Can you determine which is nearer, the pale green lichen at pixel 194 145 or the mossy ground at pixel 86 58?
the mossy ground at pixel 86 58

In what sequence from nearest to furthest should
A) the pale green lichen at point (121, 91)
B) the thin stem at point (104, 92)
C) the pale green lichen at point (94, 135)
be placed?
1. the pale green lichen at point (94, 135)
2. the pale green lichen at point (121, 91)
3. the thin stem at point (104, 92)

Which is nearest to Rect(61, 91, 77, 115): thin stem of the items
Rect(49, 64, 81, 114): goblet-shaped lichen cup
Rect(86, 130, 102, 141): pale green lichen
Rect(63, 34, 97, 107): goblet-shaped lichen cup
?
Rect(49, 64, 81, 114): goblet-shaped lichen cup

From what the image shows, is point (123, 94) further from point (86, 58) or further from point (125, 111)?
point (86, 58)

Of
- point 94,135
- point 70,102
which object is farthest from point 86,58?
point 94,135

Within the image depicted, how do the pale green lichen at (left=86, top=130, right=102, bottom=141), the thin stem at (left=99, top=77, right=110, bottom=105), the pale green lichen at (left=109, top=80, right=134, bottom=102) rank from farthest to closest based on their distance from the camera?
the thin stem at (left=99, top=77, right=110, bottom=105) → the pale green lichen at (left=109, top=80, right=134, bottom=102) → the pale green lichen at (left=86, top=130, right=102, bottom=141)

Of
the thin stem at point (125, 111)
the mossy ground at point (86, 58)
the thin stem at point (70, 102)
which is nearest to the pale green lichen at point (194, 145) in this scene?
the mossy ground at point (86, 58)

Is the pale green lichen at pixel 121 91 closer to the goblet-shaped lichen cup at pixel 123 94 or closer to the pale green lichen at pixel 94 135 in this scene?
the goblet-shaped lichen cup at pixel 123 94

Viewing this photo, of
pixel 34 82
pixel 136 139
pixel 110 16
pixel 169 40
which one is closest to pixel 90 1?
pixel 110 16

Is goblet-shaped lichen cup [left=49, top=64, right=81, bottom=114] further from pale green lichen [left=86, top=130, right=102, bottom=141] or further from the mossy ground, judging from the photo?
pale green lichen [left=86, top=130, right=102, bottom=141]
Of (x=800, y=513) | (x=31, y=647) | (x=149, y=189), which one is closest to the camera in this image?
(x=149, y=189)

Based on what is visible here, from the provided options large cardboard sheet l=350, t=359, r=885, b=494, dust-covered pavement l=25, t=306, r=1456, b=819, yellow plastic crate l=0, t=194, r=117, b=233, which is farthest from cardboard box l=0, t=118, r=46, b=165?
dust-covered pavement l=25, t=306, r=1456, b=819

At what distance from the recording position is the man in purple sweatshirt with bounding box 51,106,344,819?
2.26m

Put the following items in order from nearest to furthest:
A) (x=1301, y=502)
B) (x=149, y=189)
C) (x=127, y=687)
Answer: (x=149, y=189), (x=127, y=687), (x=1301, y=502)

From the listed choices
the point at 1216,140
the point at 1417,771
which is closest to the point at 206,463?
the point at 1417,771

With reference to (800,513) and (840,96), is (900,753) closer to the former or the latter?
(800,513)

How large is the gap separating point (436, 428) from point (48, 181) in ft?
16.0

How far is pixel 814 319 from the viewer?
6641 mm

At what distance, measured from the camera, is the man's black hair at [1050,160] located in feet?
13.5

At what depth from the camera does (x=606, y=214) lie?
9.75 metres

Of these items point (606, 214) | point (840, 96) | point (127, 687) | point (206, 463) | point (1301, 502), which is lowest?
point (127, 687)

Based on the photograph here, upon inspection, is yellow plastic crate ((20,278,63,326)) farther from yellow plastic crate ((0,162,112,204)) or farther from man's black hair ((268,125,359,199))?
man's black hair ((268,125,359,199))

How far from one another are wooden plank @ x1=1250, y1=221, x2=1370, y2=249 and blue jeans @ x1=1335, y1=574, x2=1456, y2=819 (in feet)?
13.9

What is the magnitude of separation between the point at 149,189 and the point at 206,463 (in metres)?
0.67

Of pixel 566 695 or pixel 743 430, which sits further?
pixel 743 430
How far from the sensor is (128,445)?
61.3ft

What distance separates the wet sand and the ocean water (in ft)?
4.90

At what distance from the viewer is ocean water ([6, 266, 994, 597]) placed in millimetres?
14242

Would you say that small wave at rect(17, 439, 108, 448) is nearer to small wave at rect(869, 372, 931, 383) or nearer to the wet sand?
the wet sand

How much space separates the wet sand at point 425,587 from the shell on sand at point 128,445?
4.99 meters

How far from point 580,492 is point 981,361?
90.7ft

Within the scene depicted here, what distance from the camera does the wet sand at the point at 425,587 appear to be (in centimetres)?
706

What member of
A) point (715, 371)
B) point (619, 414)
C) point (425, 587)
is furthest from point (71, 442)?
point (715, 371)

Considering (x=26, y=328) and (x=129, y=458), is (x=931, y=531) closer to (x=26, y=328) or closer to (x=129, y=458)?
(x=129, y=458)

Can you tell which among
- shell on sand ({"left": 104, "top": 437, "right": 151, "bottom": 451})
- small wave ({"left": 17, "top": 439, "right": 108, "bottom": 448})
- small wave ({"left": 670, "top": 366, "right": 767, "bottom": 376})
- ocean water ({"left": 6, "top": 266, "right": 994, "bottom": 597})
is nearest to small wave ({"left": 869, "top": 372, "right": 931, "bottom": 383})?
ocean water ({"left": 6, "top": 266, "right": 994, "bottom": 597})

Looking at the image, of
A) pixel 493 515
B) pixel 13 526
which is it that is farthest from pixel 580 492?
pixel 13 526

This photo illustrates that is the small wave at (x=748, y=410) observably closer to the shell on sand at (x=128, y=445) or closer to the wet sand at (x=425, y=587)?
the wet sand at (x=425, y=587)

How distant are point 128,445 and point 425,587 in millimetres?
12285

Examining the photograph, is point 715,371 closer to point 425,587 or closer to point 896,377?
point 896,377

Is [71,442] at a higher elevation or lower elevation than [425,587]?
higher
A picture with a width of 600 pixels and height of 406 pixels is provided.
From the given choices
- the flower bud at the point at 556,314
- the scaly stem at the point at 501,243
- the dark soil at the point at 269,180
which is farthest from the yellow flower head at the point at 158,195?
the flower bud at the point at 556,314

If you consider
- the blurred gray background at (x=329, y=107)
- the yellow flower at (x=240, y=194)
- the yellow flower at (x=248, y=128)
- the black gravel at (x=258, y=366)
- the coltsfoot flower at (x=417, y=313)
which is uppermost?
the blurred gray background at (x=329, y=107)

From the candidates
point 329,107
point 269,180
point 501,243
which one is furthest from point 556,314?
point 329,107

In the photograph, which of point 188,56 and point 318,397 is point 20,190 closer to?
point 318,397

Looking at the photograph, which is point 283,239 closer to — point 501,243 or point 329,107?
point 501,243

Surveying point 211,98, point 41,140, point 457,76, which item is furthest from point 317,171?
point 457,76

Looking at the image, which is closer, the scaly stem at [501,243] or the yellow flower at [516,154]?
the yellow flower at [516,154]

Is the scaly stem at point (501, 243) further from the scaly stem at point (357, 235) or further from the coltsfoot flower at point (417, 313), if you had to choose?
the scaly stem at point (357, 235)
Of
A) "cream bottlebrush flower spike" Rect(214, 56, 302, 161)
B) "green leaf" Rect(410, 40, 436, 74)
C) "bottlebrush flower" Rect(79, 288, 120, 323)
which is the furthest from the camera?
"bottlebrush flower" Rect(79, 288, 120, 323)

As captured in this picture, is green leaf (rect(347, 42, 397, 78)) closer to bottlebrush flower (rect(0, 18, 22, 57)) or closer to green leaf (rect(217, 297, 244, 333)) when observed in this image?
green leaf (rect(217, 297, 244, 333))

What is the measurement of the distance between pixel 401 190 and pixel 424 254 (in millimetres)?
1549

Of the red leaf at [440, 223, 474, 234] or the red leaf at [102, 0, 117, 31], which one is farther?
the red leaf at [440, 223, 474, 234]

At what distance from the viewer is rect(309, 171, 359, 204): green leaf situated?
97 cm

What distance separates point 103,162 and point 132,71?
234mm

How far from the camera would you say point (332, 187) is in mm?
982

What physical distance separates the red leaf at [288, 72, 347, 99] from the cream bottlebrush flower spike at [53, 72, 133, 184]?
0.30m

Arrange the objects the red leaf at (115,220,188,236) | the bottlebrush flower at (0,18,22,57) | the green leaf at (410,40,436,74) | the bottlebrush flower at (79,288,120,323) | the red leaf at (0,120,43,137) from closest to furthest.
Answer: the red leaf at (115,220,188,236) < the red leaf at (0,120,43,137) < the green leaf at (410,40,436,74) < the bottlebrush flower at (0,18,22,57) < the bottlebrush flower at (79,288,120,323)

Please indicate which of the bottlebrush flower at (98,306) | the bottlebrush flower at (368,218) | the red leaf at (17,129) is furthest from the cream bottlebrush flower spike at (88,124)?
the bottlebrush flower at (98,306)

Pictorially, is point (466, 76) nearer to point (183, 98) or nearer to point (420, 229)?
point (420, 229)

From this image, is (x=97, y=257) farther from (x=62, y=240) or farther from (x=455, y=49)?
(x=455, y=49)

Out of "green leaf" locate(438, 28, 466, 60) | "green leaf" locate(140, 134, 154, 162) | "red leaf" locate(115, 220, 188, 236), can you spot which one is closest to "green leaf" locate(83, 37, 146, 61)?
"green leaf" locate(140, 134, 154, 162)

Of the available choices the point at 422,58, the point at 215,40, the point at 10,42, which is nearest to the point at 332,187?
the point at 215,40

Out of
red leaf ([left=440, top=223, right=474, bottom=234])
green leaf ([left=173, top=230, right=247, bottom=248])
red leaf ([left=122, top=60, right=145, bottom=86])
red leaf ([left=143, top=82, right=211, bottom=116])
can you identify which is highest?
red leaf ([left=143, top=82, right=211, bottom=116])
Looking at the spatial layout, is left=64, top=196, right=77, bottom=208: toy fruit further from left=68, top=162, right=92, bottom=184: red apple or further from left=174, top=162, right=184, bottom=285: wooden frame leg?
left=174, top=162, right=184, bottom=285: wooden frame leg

....

### TASK PROMPT
Reproduce the material verbatim, starting at its first line and ending with the line that contains "3. the thin stem at point (104, 92)".

### COMPLETE OUTPUT
Can you determine which is nearer, the pale green lichen at pixel 194 145 or the mossy ground at pixel 86 58?
the mossy ground at pixel 86 58

In what sequence from nearest to furthest should
A) the pale green lichen at point (121, 91)
B) the thin stem at point (104, 92)
C) the pale green lichen at point (94, 135)
be placed?
1. the pale green lichen at point (94, 135)
2. the pale green lichen at point (121, 91)
3. the thin stem at point (104, 92)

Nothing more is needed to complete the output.